__Texte__.
++++++++++++++++++++

Le Louisiana Museum présente une riche monographie du peintre conçue essentiellement à partir de ses séries de portraits.
Humlebæk (Danemark). Mathias Ussing Seeberg, conservateur au Louisiana Museum of Modern Art, consacre au peintre expressionniste Alexej von Jawlensky (1864-1941) une exposition axée sur ses portraits et leurs variations. « Alexej von Jawlensky : la promesse du visage », présentée par la Piscine à Roubaix en 2021-2022, s’était attachée dans un jeu de comparaisons à faire dialoguer le peintre d’origine russe avec ses contemporains ; à Humlebæk, la proposition est plus radicale et audacieuse, se concentrant sur l’obsession de Jawlensky pour les visages.
Jawlensky fut proche de Vassily Kandinsky (1866-1944) et de Gabriele Münter (1877-1962) dont le Musée d’art moderne de Paris présente actuellement la première rétrospective en France. Ami de longue date de Paul Klee, il vécut la majeure partie de sa vie en Allemagne et en Suisse, à Munich, Saint-Prex, Zürich et enfin Wiesbaden.
Si Jawlensky commence par peindre des natures mortes et des paysages, comme le montre le début du parcours, c’est à travers le portrait que sa pratique va progressivement se singulariser. Ses visages deviendront au fil du temps des têtes aux formes simplifiées et à la ressemblance incertaine.
Les premiers portraits présentés au Louisiana (Child, 1909, et Autoportrait, 1911) mettent en évidence l’empreinte du fauvisme sur Jawlensky. Les cernes, la barbe et les cheveux du personnage sont verts, l’arête du nez et les sourcils, bleus. À travers cet autoportrait, l’artiste pousse un peu plus loin dans le fauvisme La Raie verte (1905) de Matisse. La manière avec laquelle il traite la peau (front, joues, pommettes), par petites touches dynamiques et colorées, annonce son compagnonnage avec Der Blaue Reiter (groupe formé à Munich en 1911 autour de Franz Marc et August Macke). Une chronologie explicite avec précision les liens entretenus par le peintre avec ces artistes, tandis que les œuvres rendent compte de la synthèse opérée.

++++++++++++++++++++

__Consigne 1__. Relevez chaque ligne de la liste où figure le mot "sits".

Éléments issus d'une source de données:
++++++++++++++++++++

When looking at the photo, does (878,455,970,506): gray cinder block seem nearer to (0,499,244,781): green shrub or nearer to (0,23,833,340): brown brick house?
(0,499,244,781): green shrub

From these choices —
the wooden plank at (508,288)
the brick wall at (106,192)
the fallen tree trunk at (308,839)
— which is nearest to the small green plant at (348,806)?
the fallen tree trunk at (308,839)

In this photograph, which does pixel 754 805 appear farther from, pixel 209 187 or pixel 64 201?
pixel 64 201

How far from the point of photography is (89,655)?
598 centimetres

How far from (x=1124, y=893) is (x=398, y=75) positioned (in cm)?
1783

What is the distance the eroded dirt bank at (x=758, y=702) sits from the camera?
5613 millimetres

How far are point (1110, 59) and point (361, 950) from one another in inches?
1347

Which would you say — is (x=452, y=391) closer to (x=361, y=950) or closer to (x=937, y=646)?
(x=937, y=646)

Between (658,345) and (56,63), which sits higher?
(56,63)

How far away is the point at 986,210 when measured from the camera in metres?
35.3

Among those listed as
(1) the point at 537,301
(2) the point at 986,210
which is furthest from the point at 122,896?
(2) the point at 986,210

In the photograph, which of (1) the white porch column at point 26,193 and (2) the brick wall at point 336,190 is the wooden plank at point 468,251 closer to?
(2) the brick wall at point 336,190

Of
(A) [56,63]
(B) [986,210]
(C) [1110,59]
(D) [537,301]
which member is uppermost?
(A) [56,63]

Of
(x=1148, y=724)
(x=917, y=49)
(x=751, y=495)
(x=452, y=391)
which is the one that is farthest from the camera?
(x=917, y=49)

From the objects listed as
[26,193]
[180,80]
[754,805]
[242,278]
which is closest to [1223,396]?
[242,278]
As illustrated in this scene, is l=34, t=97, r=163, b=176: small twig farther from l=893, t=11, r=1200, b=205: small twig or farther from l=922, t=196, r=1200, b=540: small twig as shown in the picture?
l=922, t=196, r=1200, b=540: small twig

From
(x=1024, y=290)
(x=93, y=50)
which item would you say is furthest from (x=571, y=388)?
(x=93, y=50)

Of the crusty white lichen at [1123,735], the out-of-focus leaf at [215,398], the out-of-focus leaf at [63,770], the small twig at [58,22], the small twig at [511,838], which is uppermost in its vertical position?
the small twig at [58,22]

++++++++++++++++++++

__Consigne 2__. D'après le texte sur Jawlensky, en quoi l'exposition de Humlebæk se distingue-t-elle de celle présentée à Roubaix ? Répondez en une à trois phrases.

__Réponse 1__.
What is the distance the eroded dirt bank at (x=758, y=702) sits from the camera?
Between (658,345) and (56,63), which sits higher?

__Réponse 2__. À Roubaix, l'exposition « Alexej von Jawlensky : la promesse du visage » faisait dialoguer le peintre avec ses contemporains par un jeu de comparaisons. À Humlebæk, la proposition est plus radicale et audacieuse. Elle se concentre sur l'obsession de Jawlensky pour les visages, à travers ses portraits et leurs variations.